> _PAGE TEXT_:
_ _ _
LLM Glossary — Key AI Terms Explained · See How AI Works
Plain-language definitions of the core terms behind large language models: tokens, embeddings, attention, transformers, softmax, RAG, agents, MoE, quantization, and more.
- Token
- The unit a language model reads and writes — usually a word or word-piece. Text is split into tokens, and the model only ever predicts the next one. Learn it.
- Embedding
- A list of numbers (a vector) that represents a word's meaning as a position in space, so similar words sit close together and a machine can do math on meaning. Learn it.
- Vector
- An ordered list of numbers. In an LLM, words, positions, and internal states are all vectors, which is what lets the model compute with them. Learn it.
- Dot product / cosine similarity
- A way to score how aligned two vectors are by multiplying matching numbers and adding them up. It's how a model measures meaning-similarity — and it reappears in attention and RAG. Learn it.
_ _ _
> _DATA_:
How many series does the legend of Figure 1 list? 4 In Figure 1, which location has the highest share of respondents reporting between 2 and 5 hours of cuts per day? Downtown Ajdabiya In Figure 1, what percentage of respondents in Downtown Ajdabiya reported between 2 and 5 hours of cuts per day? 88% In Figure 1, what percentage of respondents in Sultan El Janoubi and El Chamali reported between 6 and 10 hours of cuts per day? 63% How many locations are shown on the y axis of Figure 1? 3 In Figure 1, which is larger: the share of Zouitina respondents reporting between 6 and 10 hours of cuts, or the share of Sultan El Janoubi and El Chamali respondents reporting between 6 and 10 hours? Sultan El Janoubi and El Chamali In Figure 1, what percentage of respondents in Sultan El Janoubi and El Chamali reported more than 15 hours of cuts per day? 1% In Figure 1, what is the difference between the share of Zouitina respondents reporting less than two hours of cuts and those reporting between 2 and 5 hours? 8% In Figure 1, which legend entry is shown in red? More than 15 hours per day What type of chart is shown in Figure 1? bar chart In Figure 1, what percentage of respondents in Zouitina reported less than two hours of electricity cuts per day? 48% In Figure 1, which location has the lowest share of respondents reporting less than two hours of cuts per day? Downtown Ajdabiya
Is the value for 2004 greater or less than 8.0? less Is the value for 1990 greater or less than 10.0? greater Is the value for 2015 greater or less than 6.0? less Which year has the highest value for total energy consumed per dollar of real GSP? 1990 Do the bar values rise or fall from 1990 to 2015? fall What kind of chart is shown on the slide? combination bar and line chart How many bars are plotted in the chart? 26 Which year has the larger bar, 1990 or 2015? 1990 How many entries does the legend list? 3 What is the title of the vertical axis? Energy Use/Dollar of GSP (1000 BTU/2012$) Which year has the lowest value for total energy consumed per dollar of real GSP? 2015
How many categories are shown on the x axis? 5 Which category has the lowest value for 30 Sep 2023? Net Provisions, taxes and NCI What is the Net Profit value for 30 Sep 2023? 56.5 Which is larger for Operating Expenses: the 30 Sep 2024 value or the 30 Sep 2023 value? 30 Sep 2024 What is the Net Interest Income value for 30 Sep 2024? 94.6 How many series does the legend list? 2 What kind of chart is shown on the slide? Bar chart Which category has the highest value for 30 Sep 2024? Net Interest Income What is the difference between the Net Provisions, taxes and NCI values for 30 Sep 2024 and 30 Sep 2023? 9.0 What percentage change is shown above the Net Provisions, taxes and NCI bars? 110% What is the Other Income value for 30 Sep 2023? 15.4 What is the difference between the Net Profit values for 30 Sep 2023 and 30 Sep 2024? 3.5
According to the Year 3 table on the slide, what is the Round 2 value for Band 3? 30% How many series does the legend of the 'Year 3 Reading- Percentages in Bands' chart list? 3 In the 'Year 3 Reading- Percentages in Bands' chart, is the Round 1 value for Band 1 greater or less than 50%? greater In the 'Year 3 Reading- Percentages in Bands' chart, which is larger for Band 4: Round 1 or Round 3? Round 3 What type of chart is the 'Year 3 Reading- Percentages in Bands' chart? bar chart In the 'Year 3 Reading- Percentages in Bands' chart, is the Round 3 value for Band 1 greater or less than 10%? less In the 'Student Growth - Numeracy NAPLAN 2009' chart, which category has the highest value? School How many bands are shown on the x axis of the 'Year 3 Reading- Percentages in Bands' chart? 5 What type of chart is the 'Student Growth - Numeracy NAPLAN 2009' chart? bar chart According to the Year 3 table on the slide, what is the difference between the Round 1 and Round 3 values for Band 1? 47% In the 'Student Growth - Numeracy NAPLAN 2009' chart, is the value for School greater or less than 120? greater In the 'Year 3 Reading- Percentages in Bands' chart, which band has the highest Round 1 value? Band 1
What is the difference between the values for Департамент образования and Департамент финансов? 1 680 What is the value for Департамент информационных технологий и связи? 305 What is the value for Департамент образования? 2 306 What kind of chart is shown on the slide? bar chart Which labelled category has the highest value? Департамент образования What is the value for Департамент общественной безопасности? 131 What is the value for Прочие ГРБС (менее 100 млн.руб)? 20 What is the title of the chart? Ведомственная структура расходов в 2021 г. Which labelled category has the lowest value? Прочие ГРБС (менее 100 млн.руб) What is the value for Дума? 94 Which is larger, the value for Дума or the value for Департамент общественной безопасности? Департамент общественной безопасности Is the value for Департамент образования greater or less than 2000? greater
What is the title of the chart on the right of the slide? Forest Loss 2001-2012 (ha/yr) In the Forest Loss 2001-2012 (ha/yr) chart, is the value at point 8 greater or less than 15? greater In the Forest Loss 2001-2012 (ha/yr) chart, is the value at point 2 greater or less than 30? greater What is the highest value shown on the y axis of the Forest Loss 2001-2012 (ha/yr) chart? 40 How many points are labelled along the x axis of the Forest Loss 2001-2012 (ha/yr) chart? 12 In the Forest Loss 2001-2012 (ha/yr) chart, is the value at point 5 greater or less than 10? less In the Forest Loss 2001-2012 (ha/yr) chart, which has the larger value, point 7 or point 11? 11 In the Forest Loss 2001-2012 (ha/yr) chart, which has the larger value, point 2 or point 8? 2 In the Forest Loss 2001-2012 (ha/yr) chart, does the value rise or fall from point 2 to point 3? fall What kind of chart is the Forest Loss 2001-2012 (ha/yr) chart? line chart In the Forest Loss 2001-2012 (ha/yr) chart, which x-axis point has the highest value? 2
_ _ _
> _WHAT YOU WILL DO_:
1) In the LLM glossary, how does a dot product score how aligned two vectors are?
2) Extend the LLM glossary from its last entry, adding further terms in the same format.

> _ACTIVITY ANSWERS_:
1) It multiplies the matching numbers and adds them up.

2)
- N-gram model
- A simple predictor that guesses the next word from the previous one or few words. It shows why a fixed, tiny window of context isn't enough. Learn it.
- Loss
- A single number measuring how surprised the model was by the correct next word. Lower is better; training is the search for lower loss. Learn it.
- Gradient descent
- The training method: nudge every parameter a little in the direction that lowers the loss, over and over — like rolling downhill on the loss surface. Learn it.
- Attention
- The mechanism that lets each token look at other tokens and pull in the ones relevant to its meaning. It's the core idea behind the transformer. Learn it.
- Query, Key, Value (Q/K/V)
- Three vectors each token produces. A token's Query is matched against every Key (by dot product) to decide how much of each Value to blend in. Learn it.
- Softmax
- A function that turns raw scores into a set of weights that add up to 1 — a probability distribution. Attention uses it to turn match-scores into a blend. Learn it.
- Causal mask
- A rule that stops a token from attending to future tokens during training, so the model learns to predict, not peek ahead. Learn it.
- Multi-head attention
- Running several attention patterns in parallel, each free to track a different relationship (grammar, reference, …), then combining them. Learn it.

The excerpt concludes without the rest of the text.